What to produce:
Copy the records below word for word. Stop after the line that contains "gtag('js', new Date());".

Provided data:
- Opening Delimiter -

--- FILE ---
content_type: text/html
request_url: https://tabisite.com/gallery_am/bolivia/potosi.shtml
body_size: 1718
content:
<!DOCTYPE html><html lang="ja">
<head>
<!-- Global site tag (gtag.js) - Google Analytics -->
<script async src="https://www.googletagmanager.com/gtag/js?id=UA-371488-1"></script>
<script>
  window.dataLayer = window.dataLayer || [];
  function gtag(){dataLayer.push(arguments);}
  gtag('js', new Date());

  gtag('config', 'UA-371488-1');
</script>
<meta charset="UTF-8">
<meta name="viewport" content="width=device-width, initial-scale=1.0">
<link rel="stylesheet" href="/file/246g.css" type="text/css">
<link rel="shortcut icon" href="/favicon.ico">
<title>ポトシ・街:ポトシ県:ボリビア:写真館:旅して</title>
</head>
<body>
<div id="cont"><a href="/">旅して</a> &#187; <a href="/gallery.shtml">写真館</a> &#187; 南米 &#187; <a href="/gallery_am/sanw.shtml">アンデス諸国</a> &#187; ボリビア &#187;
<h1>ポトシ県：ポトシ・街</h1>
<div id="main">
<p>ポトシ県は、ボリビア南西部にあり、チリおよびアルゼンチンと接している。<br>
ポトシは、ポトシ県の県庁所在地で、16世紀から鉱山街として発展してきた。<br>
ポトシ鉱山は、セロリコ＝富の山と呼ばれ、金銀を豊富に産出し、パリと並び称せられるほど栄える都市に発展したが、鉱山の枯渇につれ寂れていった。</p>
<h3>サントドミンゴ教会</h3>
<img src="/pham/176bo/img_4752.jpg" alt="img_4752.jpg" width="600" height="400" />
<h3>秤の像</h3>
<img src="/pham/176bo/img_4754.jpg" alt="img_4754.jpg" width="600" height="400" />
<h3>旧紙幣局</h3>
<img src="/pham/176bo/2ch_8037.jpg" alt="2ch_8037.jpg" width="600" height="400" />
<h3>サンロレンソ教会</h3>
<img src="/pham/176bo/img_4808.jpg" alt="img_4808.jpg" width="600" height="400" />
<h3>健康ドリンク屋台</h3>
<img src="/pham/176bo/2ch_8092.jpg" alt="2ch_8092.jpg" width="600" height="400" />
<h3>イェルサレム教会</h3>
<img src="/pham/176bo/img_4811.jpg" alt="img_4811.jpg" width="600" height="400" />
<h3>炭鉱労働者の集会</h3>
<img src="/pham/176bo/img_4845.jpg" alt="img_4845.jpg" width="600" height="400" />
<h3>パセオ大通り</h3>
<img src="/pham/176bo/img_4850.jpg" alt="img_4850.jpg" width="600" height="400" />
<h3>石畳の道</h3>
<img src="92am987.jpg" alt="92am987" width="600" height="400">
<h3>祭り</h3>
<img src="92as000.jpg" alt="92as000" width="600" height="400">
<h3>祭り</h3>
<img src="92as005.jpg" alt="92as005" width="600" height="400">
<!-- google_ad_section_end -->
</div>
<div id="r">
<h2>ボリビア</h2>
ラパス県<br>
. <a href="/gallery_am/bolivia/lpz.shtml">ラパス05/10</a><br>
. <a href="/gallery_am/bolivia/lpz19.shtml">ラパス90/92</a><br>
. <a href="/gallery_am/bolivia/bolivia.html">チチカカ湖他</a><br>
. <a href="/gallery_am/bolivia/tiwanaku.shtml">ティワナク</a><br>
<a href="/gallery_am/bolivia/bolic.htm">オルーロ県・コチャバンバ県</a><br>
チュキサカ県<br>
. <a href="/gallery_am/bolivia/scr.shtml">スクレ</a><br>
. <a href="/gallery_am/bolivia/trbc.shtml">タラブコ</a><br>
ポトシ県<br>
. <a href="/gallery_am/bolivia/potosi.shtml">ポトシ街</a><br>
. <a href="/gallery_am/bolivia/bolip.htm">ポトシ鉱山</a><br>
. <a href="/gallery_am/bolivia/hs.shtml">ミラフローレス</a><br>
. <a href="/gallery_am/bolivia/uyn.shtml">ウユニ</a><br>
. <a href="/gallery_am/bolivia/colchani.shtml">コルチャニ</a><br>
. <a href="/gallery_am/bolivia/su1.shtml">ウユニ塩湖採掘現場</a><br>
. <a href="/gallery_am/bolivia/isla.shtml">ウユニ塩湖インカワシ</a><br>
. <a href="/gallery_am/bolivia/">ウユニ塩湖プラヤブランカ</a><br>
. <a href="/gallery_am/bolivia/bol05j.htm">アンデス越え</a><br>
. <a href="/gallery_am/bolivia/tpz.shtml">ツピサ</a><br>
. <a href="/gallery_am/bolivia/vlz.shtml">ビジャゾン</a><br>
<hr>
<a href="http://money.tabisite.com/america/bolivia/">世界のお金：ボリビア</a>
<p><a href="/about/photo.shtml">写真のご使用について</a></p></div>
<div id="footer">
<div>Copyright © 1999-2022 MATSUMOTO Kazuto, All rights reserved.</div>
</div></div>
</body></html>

- Closing Delimiter -

Exercise output:
--- FILE ---
content_type: text/html
request_url: https://tabisite.com/gallery_am/bolivia/potosi.shtml
body_size: 1718
content:
<!DOCTYPE html><html lang="ja">
<head>
<!-- Global site tag (gtag.js) - Google Analytics -->
<script async src="https://www.googletagmanager.com/gtag/js?id=UA-371488-1"></script>
<script>
  window.dataLayer = window.dataLayer || [];
  function gtag(){dataLayer.push(arguments);}
  gtag('js', new Date());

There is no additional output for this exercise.